To pick up moderate-to-conservative voters turned off by LePage (myself included), Moody needed distance from LePage. He might have got it by stressing that he was an entrepreneur who built his business from a spot under a shade tree to 11 shops from York to Augusta. When Moody goes to bed at night, he knows, like any entrepreneur, that everything he has built is at risk. His baby sails or sinks with him. Entrepreneur.

LePage was a corporate manager, perhaps hired to clean house, to tighten the screws on a company, to rechart a company that had lost its way. Every night when LePage went to bed, he knew that the worst that could happen in the morning was he could be fired. He had no skin in the game other than his own ego. Factotum.

Those two sides of business contrast starkly. The entrepreneur (Moody) is almost mythical in the American mind, the manager (LePage) merely a hired gun.

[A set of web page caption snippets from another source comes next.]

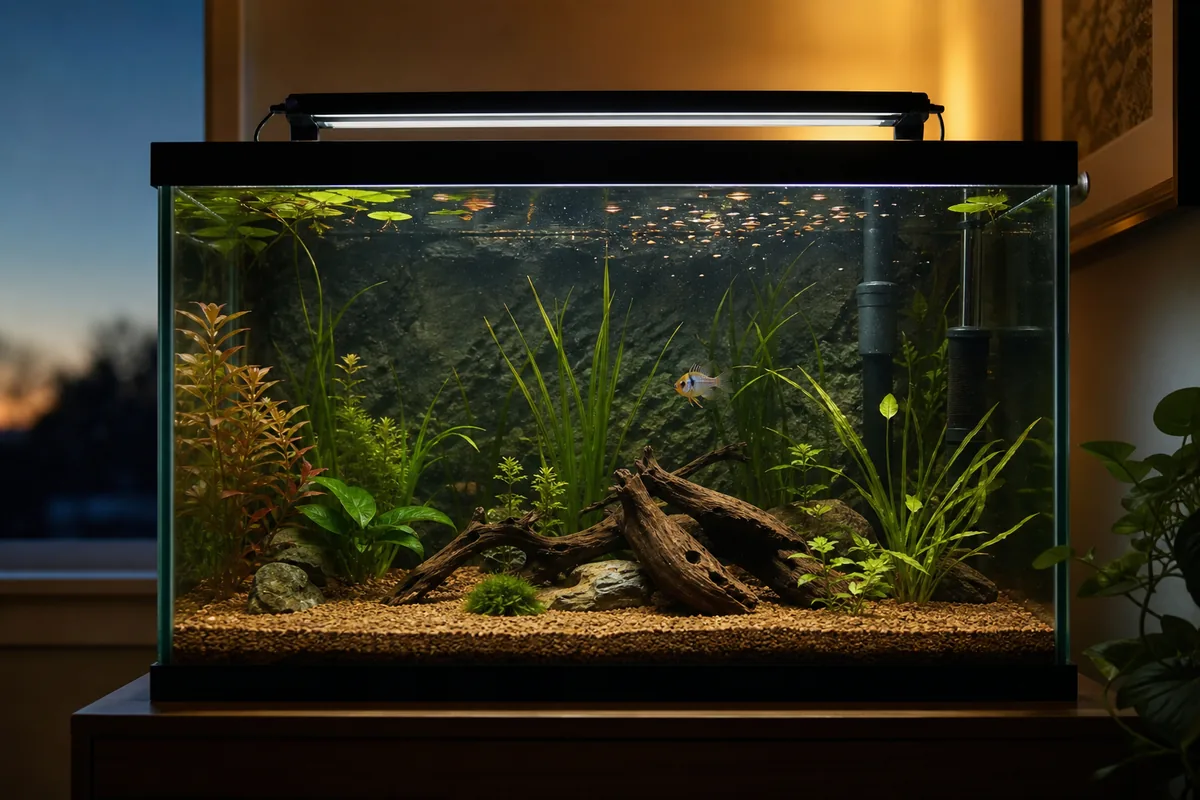 Tank Mates: Which Species Share the Same Temperature Window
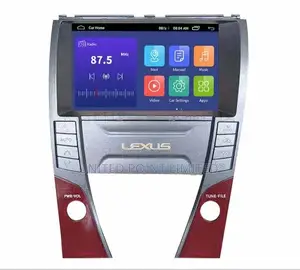 Android System Multi-Media Player for Lexus Es350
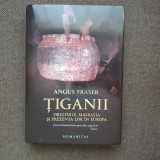 Angus Fraser - Tiganii. Originile, migratia si prezenta lor in Europa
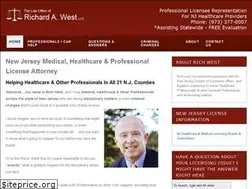 Sites similar to richwestlaw.com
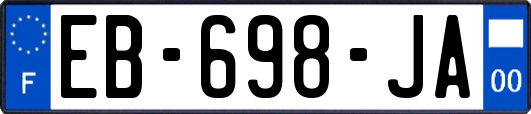 EB-698-JA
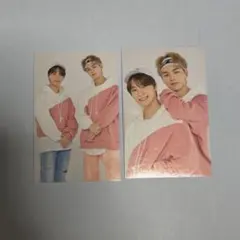 SEVENTEEN セブチ バーノン ディノ Carat Land トレカ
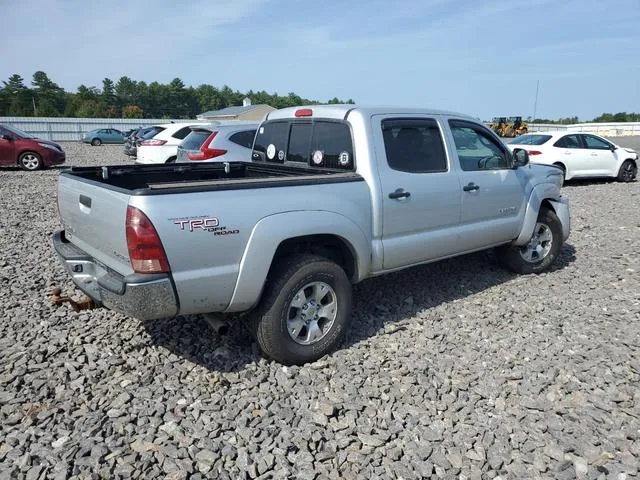 5TELU42N86Z181908 2006 2006 Toyota Tacoma- Double Cab 3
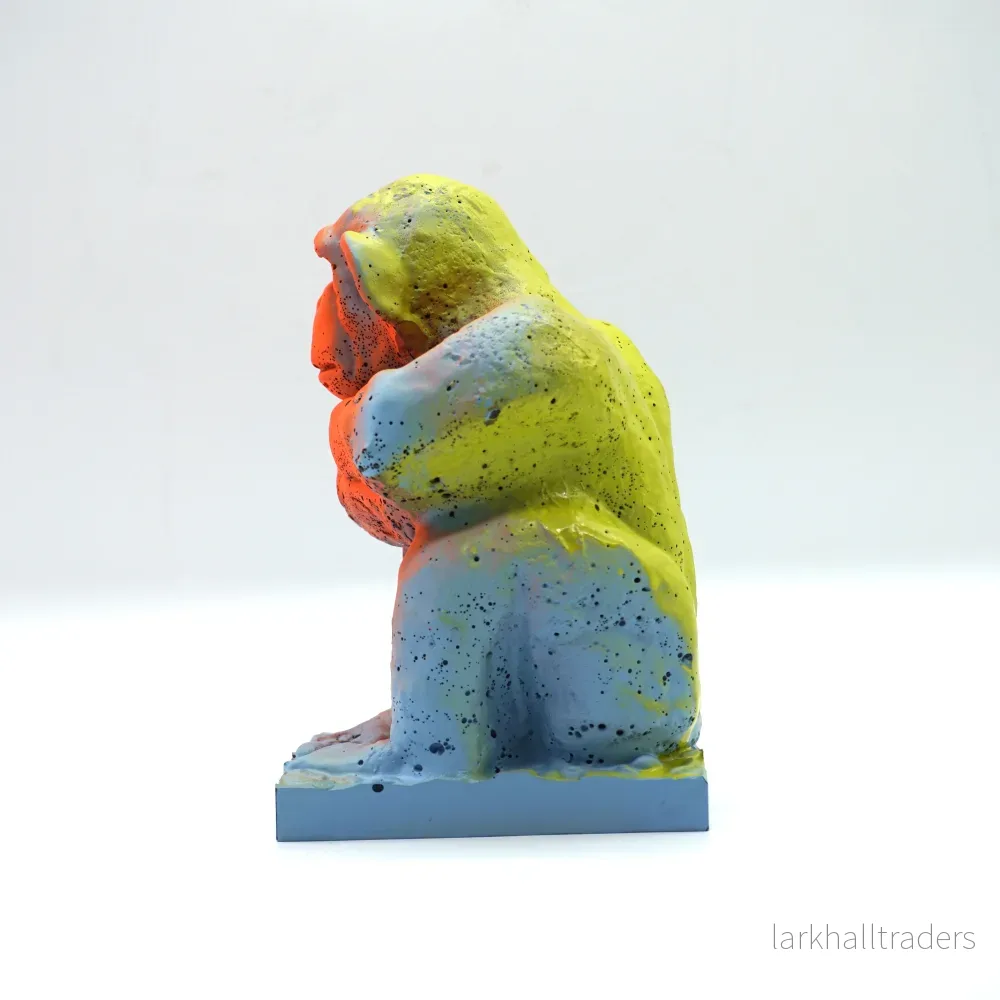 Jelous Skulptur - Bild 3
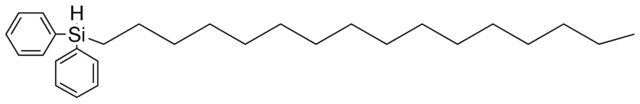 DIPHENYLHEXADECYLSILANE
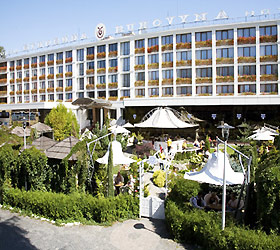 Hotel Bukovyna ***+ in Chernivtsi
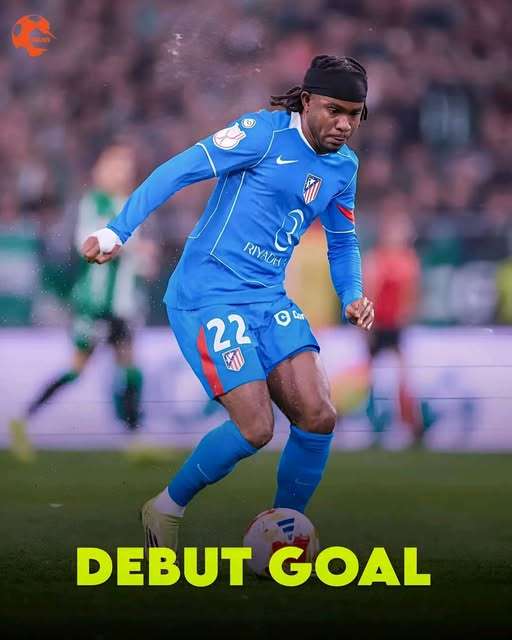 Lookman Marks Atlético Debut with Goal, Assist as Simeone’s Men Storm into Copa del Rey Semi-Finals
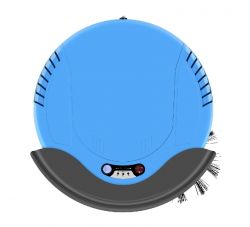 Robotic Vacuum Cleaner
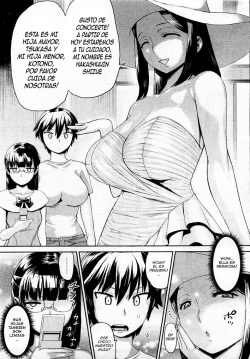 [Wamusato Haru] Tropical Oyako Mix | Madre e Hija ☆ Mezcla Tropical  [Spanish] page 5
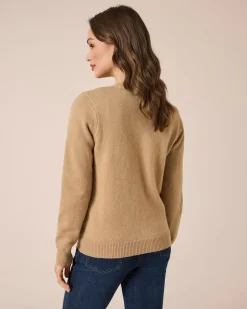 New Cardigan mit Schleifenknöpfen Strickware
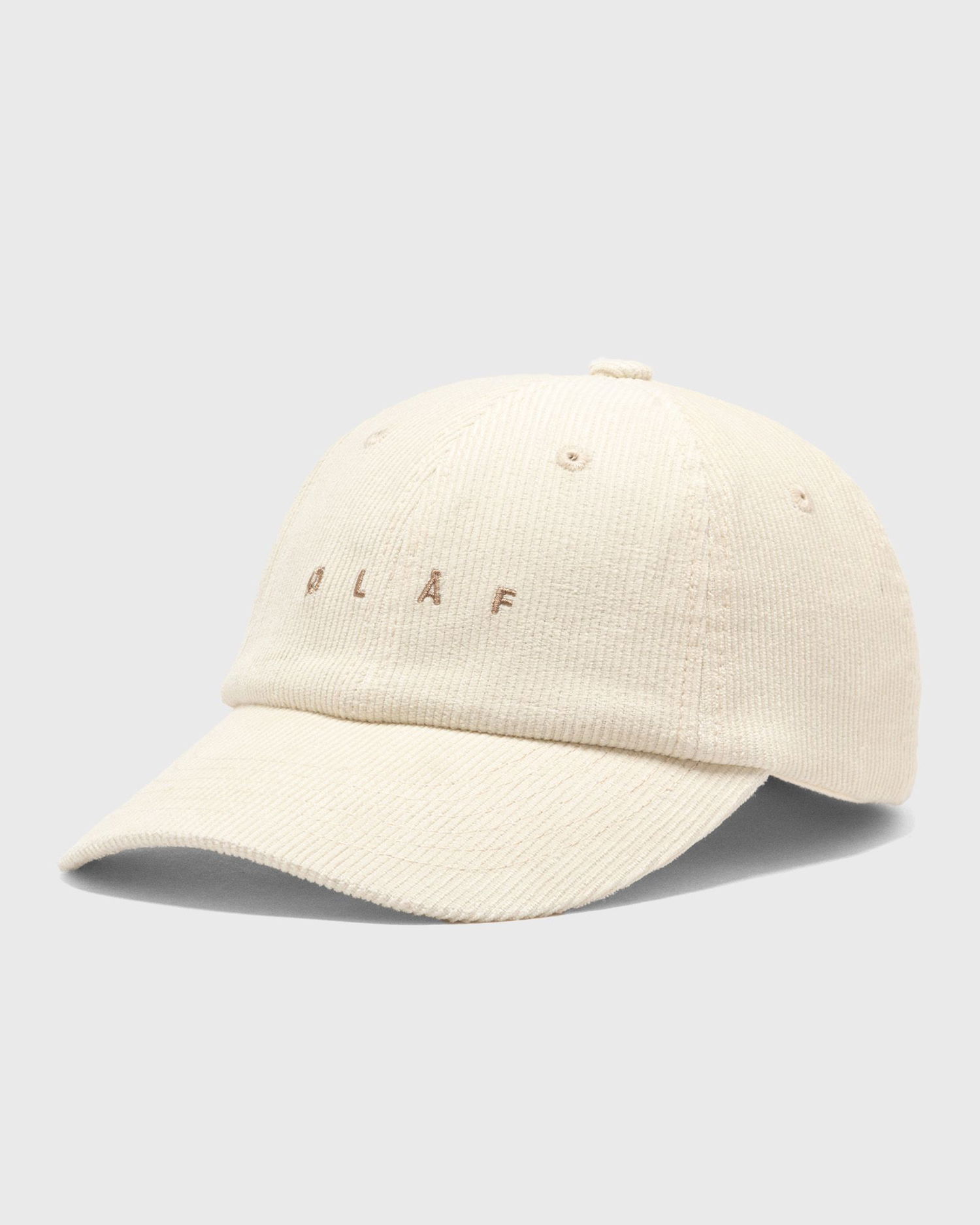 Keps ØLÅF CORDUROY CAP Beige | A160814-OFF-WHITE, 0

Tattoos may not have been a campaign before. But, early in the campaign, backers of U.S. Rep. Bruce Poliquin, who attended Harvard on scholarship during the Vietnam War, ran an ad that seemed to mock his challenger, state Rep. Jared Golden, D-Lewiston, for a tattoo on Golden’s right forearm. The attempt was laughable, and was soon withdrawn.

Golden’s tattoos recall his service in Iraq and Afghanistan as a Marine. Golden left UMF following 9/11 to enlist. On return, he finished a degree in politics and history at Bates, probably every bit as rigorous academically (to some of us, maybe more so) as Harvard. The tattoos didn’t seem to get in the way of his studies.

His tattoos, by the way, put Golden in company with Justin Trudeau, prime minister of Canada, who has a raven tattoo on his left arm. The Huffington Post reports that 20 to 40 percent of U.S. adults have tattoos. No candidate can throw away 20 percent of the vote.

One odd takeaway from the voting in the second U.S. House district. Maine does not require U.S. representatives to live in the district they represent. And more than half the votes were cast for candidates who do not live in the district (46 percent for Poliquin, 6 percent for Tiffany Bond). Poliquin was born in Waterville but lives in Georgetown. He sold his “official” residence in Oakland a year ago. He has an address in Belgrade, a town with hundreds of camps, that may be more of a “crash house” but may also legitimize his tie to the district. Bond lives in Portland and said she would move to the district if she were elected. Guess U-Haul won’t have to reserve that rental truck for her.

You’d think that reporters know how things work. They don’t. Channel 5 (Bangor) reported that a candidate in a two-person race needs 50 percent plus one to win. Not true. She needs more than 50 percent. What if 19 people vote? Fifty percent of 19, plus one, is 10.5. All she needs is more than 50 percent, and the lowest whole number that fits that criterion is 10, which is less than 50 percent plus one. With an odd number of votes, which happens roughly half the time, you can’t get 50 percent plus one.

Oh, yes, perhaps oddest of all. More than 42 percent of voters chose for district attorney (Androscoggin, Oxford and Franklin counties) a candidate for chief prosecuting lawyer who is banned from practicing law. What part of “no” didn’t they understand?

As one wag put it when LePage announced that he was moving to Florida, “Don’t let the door hit you on the way out.” If I were still a Republican, I would say the same thing. It may take a while to fully assess the damage he did to the Republican party in Maine.

Bob Neal voted on Tuesday for a Democrat for governor for the first time. In fact, he voted just about solid D for the first time since leaving Kansas City in 1972.